# Modeling of Peartree Roundabout Traffic

In [None]:
# change directory to parent folder to access all folders
import os
path = os.path.dirname(os.getcwd())
os.chdir(path)
from data_preprocessing.classes.load_traffic_data import Import_Traffic_Data

In [None]:
import networkx as nx
import pandas as pd
import numpy as np
import ast
import keras
import math
import matplotlib.pyplot as plt
from tensorflow.keras.models import Model
from tensorflow.keras.layers import Input, Dropout, Dense,concatenate
from stellargraph import StellarGraph, StellarDiGraph
import stellargraph as sg
from datetime import datetime
from stellargraph.layer import GCN_LSTM
import pmdarima as pm
from pmdarima.model_selection import train_test_split
import seaborn as sns
from classes import model_performance,preprocessing
import pickle

## Load Traffic Data

In [None]:
# Peartree roundabout bbox and datetimes of interest
top=51.798433
bottom=51.791451
right=-1.281979
left=-1.289524
datetime_start=datetime(2021,6,23,0,0)
datetime_end=datetime(2021,7,13,10,50)

# load in traffic data
traffic_data,time = Import_Traffic_Data(top,bottom,right,left).load_traffic_data(datetime_start,datetime_end)

In [None]:
# speed capped by speed limit
sp = traffic_data[:,:,5]

# coordinates
lons = traffic_data[0,:,4]
lats = traffic_data[0,:,3]

## Load WX data

In [None]:
# load in 5min wx data from csv
wx_df = pd.read_csv("data_collection/data/wx_data/oxfordcity_wx_variables_5min_intervals.csv")

In [None]:
# collect variables of significance
wx_vars = wx_df[['precipitationIntensity','temperature','humidity','weatherCode']].T

for i in range(4):
    wx_vars.iloc[i] = (wx_vars.iloc[i] - wx_vars.iloc[i].min())/(wx_vars.iloc[i].max() - wx_vars.iloc[i].min())
    
wx_vars = wx_vars.values
#scaler = MinMaxScaler()
#wx_vars = scaler.fit_transform(wx_vars)


## Create Road-Network Graph

In [None]:
# load in csv of node connections
connections = pd.read_csv(f"{path}/data_preprocessing/peartree_roundabout.csv")
connections.head(5)

In [None]:
# convert feeding roads to integers
for i in range(len(connections)):
#for i in range(4):
    try:
        connections.feeding_roads.iloc[i] = ast.literal_eval(connections.feeding_roads.iloc[i])
    except ValueError:
        connections.feeding_roads.iloc[i] = np.nan

# node connections
nodes = connections["Unnamed: 0"]
roads = connections.feeding_roads

# replace nans with 0's
connections.feeding_roads = connections.feeding_roads.fillna(0)
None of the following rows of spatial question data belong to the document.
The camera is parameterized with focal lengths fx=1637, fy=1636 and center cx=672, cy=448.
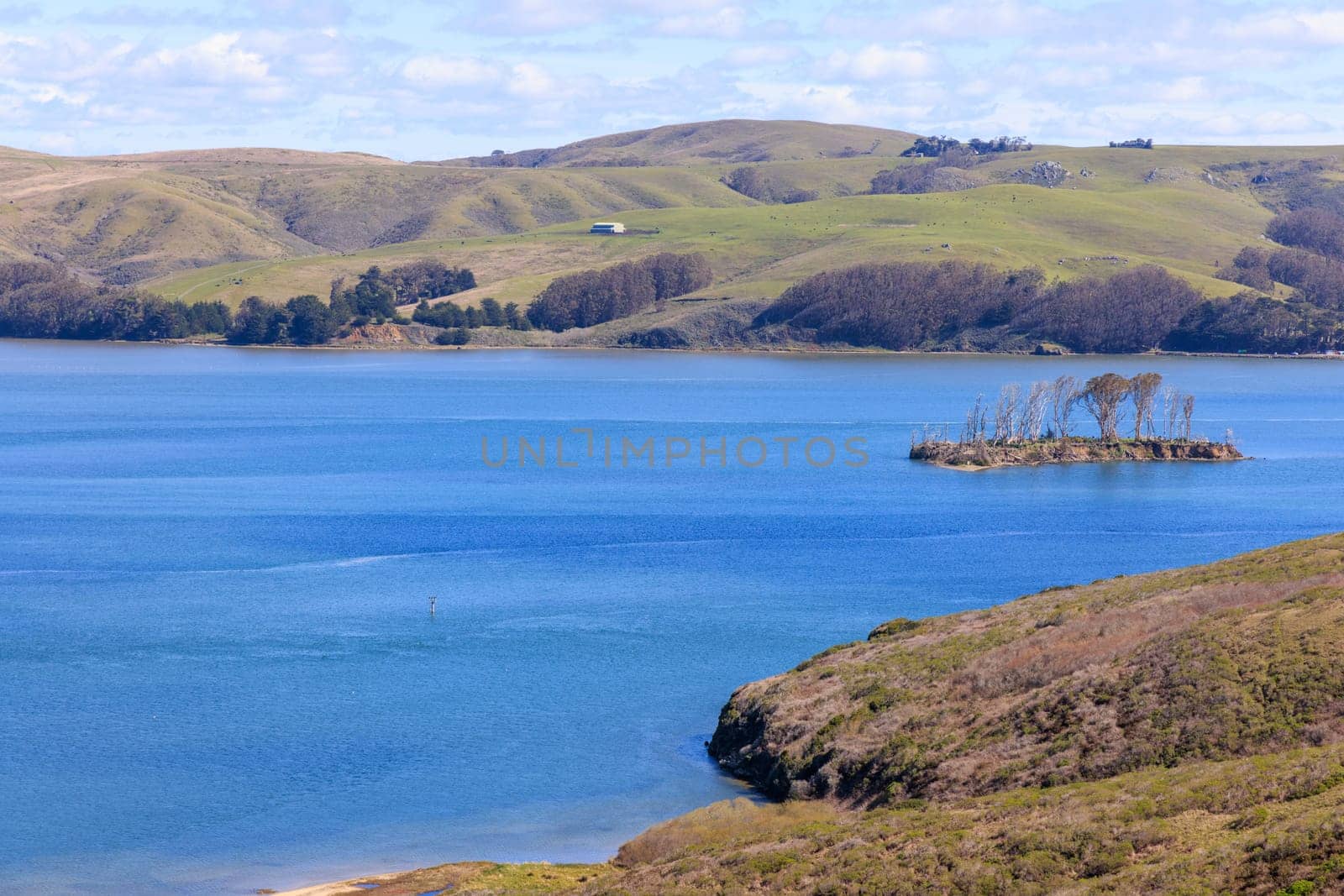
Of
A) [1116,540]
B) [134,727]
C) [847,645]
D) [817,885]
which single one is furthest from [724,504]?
[817,885]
# loop thru and establish edges
edge_list = []
for row in range(len(roads)):
    node1 = connections["Unnamed: 0"].iloc[row]
    node2 = connections.feeding_roads.iloc[row]
    try:
        for i in range(len(node2)):
            edge_list.append([node2[i], node1])
        #node2 = connections.feeding_roads.iloc[row]
    except TypeError:
        edge_list.append([node2, node1])
        
# remove 0's
edges = []
for edge in edge_list:
    if edge[0]==0:
        pass
    else:
        edges.append(edge)      

In [None]:
#build the graph
G = nx.Graph()
for i in range(len(nodes)):
    G.add_node(nodes[i],spd=sp[:,i])
    #G.add_edge(nodes[i])
#G.add_nodes_from(nodes)
G.add_edges_from(edges)

In [None]:
# get adjacency matrix 
A = nx.to_numpy_array(G)

# convert graph to stellargraph object for modeling
square = StellarGraph.from_networkx(G,node_features="spd")

# get feature matrix
X = square.node_features()
#X = sp.T

# Modeling: GCN_LSTM

###### Train/Test Split

In [None]:
# specify the training rate
train_rate = 0.8

# replace missing values with nans
X = np.where(X<0,0,X)

# split train/test
train_data, test_data = preprocessing.train_test_split(X, train_rate)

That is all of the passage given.